WORK TO BE COMPLETED: Rewrite the text of every listing, substituting "classifier" for each occurrence of "detector" and leaving everything else unchanged. Omit the pictures from your answer.
* Begin DATA EXCERPTS *
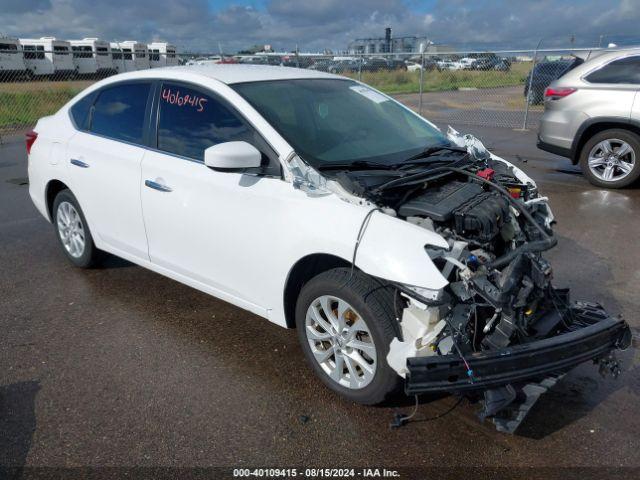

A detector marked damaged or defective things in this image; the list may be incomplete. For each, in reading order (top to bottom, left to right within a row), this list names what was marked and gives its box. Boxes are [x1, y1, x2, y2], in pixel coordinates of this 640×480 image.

damaged bumper [404, 304, 632, 394]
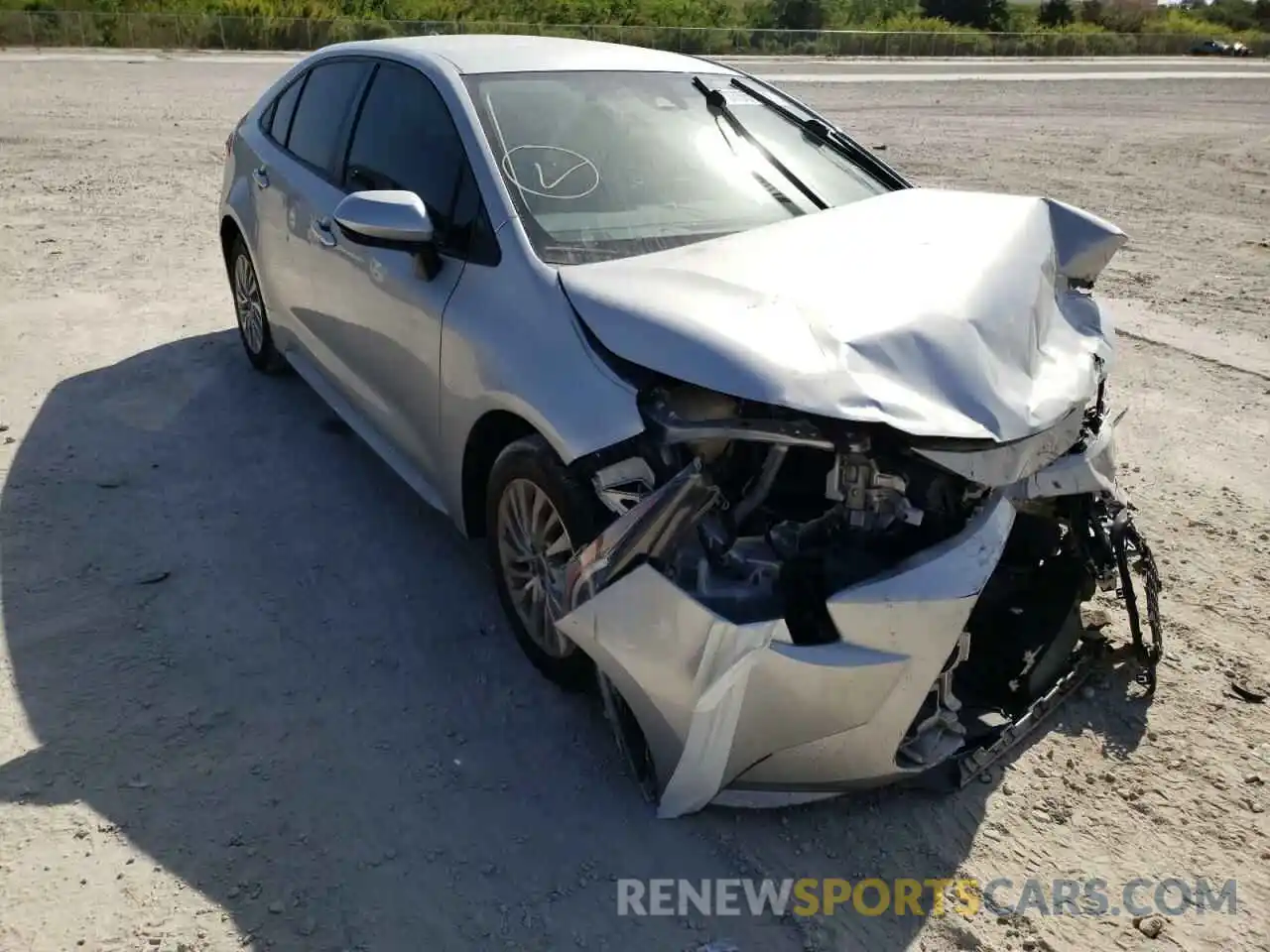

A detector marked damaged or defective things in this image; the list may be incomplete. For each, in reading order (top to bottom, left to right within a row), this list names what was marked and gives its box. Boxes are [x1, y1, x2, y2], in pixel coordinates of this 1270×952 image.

crumpled hood [561, 187, 1127, 446]
damaged car front end [551, 191, 1163, 822]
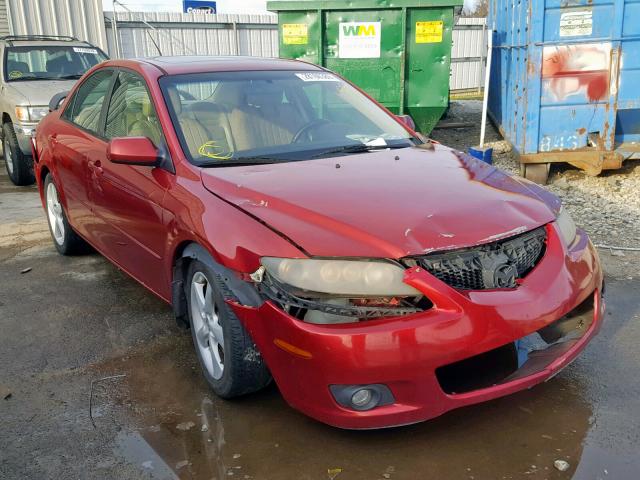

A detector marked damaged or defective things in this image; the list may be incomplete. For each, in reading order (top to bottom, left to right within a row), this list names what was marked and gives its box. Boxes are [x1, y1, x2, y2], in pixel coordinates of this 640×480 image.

damaged red mazda 6 [33, 58, 604, 430]
cracked headlight [260, 258, 420, 296]
front bumper damage [228, 223, 604, 430]
cracked headlight [556, 207, 576, 248]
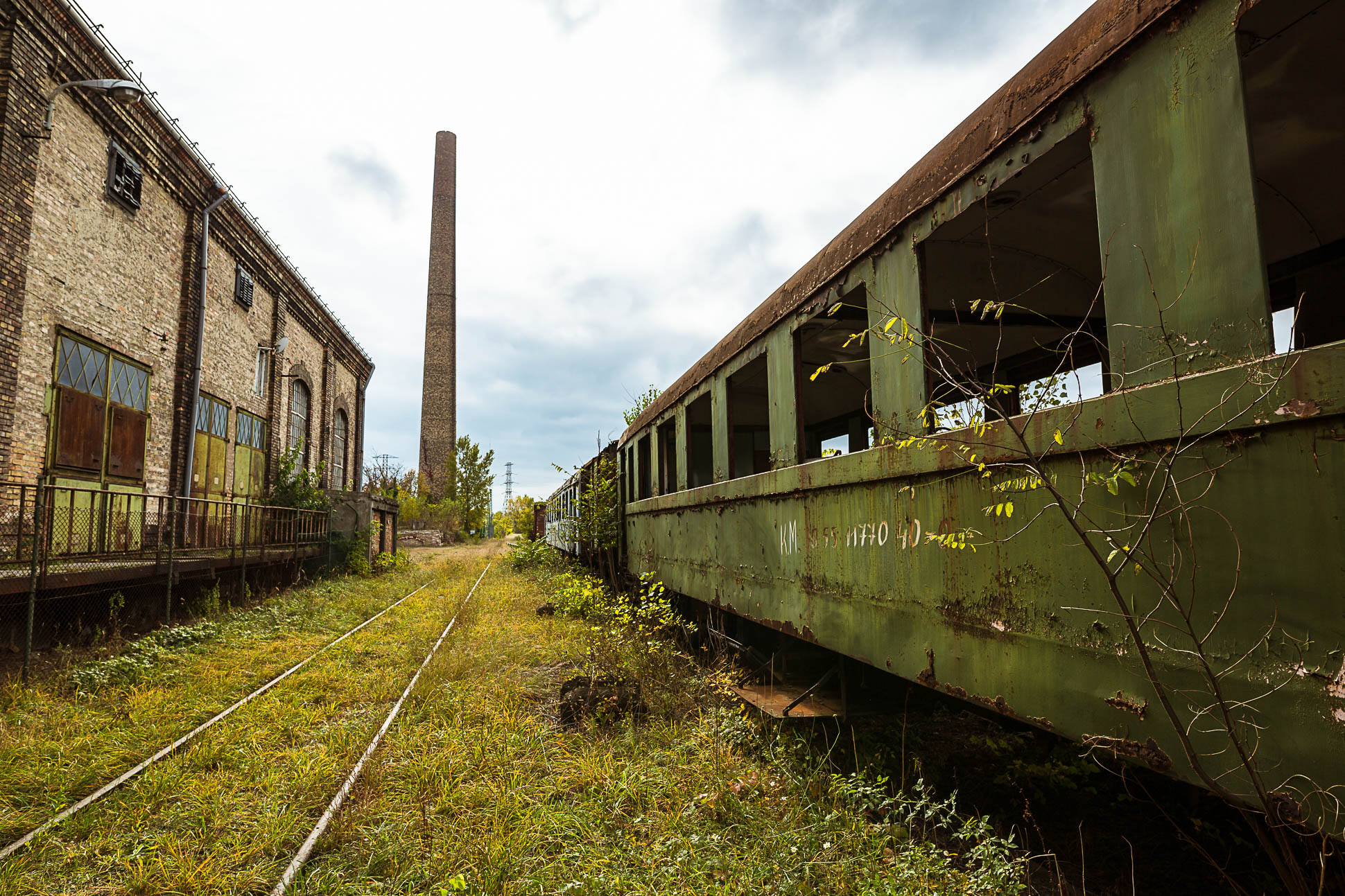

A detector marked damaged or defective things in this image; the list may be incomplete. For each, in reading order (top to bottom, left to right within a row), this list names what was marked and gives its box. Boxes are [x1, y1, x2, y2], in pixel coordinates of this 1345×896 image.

rusty roof [613, 0, 1181, 446]
broken window [915, 129, 1104, 432]
broken window [1237, 0, 1342, 355]
broken window [53, 333, 148, 480]
broken window [635, 432, 649, 502]
broken window [654, 419, 677, 493]
broken window [682, 394, 715, 488]
broken window [727, 355, 771, 477]
broken window [799, 291, 871, 463]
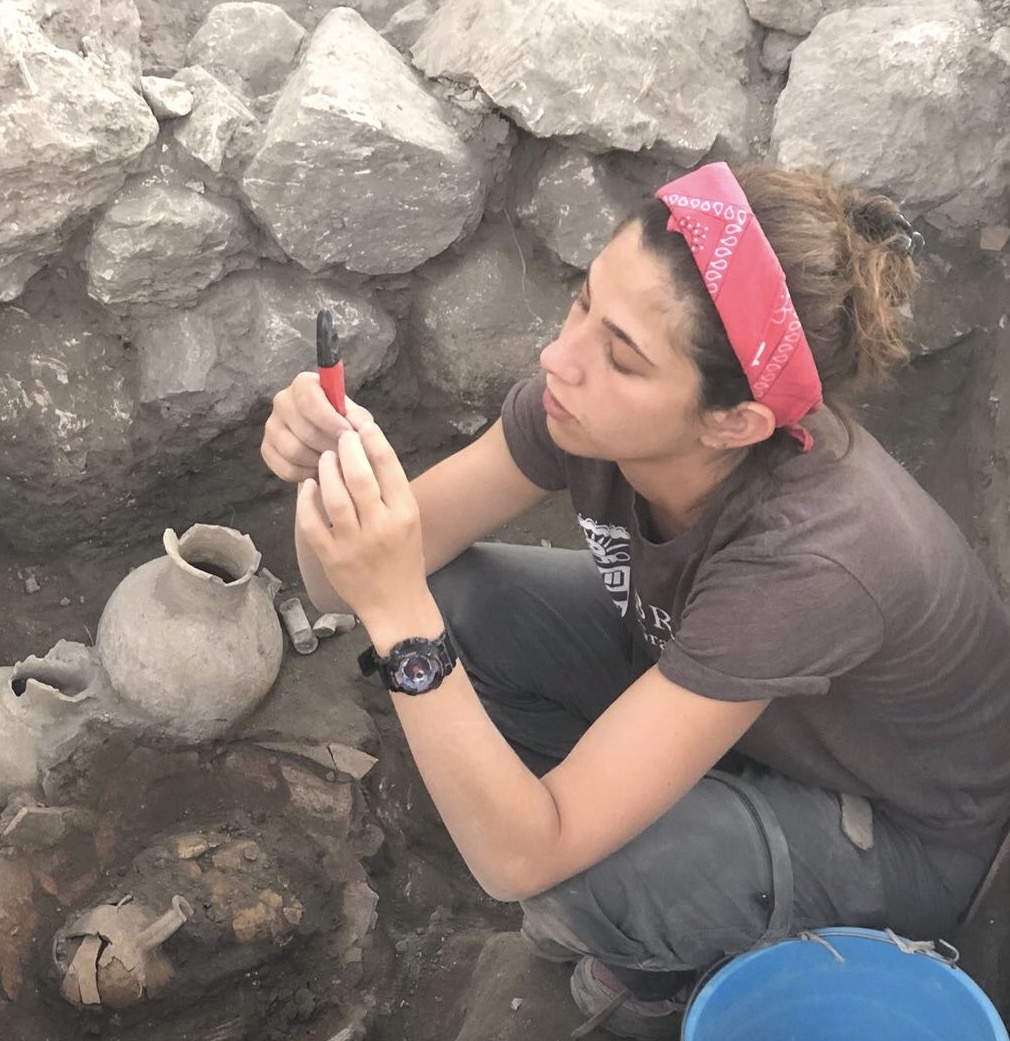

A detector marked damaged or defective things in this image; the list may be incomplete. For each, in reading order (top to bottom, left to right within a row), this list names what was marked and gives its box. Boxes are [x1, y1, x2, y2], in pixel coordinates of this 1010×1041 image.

broken pottery vessel [0, 528, 283, 795]
broken pottery vessel [95, 524, 283, 745]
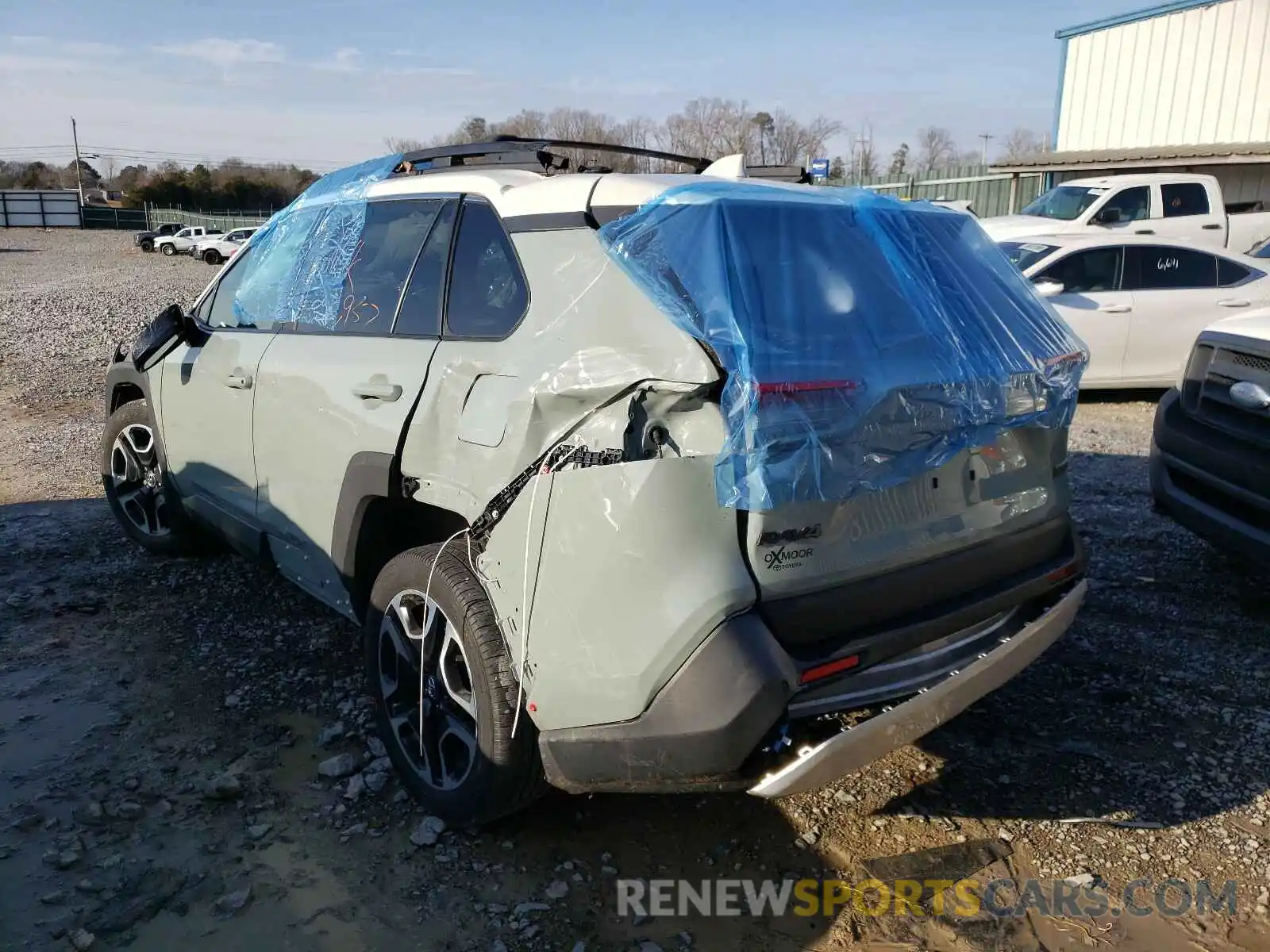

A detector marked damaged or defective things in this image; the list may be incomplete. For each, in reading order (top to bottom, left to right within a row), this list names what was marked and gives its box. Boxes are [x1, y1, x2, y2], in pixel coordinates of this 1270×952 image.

damaged toyota rav4 [102, 136, 1092, 825]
* End DATA EXCERPTS *
WRITTEN RESPONSE:
A classifier marked damaged or defective things in this image; the list may be incomplete. For each, in reading order (top to bottom, left to right within a row), this list names what was marked and gives its box. Boxes are [x1, y1, x2, y2], in pixel coordinates of this 640×480 image.

damaged bumper [404, 304, 632, 394]

A classifier marked damaged or defective things in this image; the list may be incomplete. For each, in reading order (top to bottom, left to right within a row), this list names what was marked and gives its box. Boxes are [x1, y1, x2, y2], in pixel coordinates of this 1270×952 image.

crumpled hood [561, 187, 1127, 446]
damaged car front end [551, 191, 1163, 822]

A classifier marked damaged or defective things in this image; the list may be incomplete. For each, in reading order (top to bottom, left to right within a row), this list names what was marked and gives its box. Boxes are [x1, y1, x2, y2], in pixel coordinates of this 640×480 image.

damaged red mazda 6 [33, 58, 604, 430]
cracked headlight [260, 258, 420, 296]
front bumper damage [228, 223, 604, 430]
cracked headlight [556, 207, 576, 248]

A classifier marked damaged or defective things in this image; the list may be incomplete. For each, in reading order (top to bottom, left to right within a row), this list names what was marked and gives its box. Boxes are [x1, y1, x2, y2], in pixel coordinates of this 1345×896 image.

rusty roof [613, 0, 1181, 446]
broken window [915, 129, 1104, 432]
broken window [1237, 0, 1342, 355]
broken window [53, 333, 148, 480]
broken window [635, 432, 649, 502]
broken window [654, 419, 677, 493]
broken window [682, 394, 715, 488]
broken window [727, 355, 771, 477]
broken window [799, 291, 871, 463]

A classifier marked damaged or defective things in this image; the list may be incomplete. For each, in reading order (top to bottom, left to right within a row), this list names what was marked and gives its box. Boxes are [x1, y1, x2, y2], in pixel coordinates of this 1010×1041 image.

broken pottery vessel [0, 528, 283, 795]
broken pottery vessel [95, 524, 283, 745]

A classifier marked damaged or defective things in this image; the list may be incomplete. For each, in reading order (top to bottom, left to right within a row), this list names what was marked and gives its box. Boxes are [x1, y1, x2, y2], in pixel coordinates of this 1270×952 image.

damaged toyota rav4 [102, 136, 1092, 825]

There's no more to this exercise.